Jesus answered him, “Again it is written, ‘You shall not put the Lord, your God, to the test.’”
At some point, every Christian encounters this trick. Modern people must worry that some careless utterance recorded on social media many years ago will be taken out of its casual context and employed as a weapon of defamation. But even true statements can become points of confusion when isolated from broader knowledge and understanding.
I admire Christians who can quote Biblical passages and identify each verse from memory. The best I can manage is to remember something well enough to locate it after a little digging. There is value in attention to details and to the sequence of revelation.
However, too little knowledge or an inflexibly tight focus can mislead. Someone once quoted Jesus to me as having said, “it is easier for a camel to pass through the eye of a needle than for one who is rich to enter the kingdom of God.” That is true. But Christ immediately continues, “For human beings this is impossible, but for God all things are possible.” The first statement by itself can be interpreted as a condemnation of wealth. But in the full context we learn that the wealthy too can be saved; because holiness is seen by what we give rather than by what we lack, by humble reliance on the Lord rather than by cunning preparation.

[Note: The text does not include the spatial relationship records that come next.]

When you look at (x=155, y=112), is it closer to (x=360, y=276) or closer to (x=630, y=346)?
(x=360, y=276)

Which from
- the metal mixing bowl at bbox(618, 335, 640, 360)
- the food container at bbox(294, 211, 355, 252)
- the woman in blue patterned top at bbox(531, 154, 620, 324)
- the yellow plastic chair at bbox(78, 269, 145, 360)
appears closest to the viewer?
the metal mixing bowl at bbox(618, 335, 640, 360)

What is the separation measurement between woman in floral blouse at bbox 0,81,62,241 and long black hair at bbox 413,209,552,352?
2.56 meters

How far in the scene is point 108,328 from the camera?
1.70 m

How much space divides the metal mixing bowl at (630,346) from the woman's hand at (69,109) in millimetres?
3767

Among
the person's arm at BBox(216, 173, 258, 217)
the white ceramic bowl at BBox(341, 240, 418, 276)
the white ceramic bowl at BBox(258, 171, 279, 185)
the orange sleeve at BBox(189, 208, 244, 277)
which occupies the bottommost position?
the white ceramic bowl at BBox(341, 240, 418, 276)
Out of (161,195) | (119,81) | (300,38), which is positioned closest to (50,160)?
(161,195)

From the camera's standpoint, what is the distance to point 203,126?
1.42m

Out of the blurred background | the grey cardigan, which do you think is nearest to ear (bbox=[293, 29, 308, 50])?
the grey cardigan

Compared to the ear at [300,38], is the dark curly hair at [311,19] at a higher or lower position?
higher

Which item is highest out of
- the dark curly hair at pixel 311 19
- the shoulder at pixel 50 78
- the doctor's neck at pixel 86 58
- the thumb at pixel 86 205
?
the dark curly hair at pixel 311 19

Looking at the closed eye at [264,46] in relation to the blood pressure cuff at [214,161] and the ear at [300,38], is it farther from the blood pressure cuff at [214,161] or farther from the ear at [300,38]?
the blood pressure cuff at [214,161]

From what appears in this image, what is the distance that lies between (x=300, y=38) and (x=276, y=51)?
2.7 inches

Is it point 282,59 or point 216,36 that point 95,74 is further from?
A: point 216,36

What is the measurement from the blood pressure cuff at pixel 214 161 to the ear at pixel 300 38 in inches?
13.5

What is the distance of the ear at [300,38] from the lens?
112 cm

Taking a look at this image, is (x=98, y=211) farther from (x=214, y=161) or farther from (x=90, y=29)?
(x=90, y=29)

In one book, we are admonished for failing to act on our beliefs. In another, we are admonished for fretful planning as if the Lord is less attentive to our needs than He is to birds and flowers. Our Christian faith is full of difficult balances and paradoxes, seasons and conditions, and so much that keeps us learning even thousands of years since the words were first shared. Revelation has concluded, but the journey of understanding what has been revealed continues to unfold.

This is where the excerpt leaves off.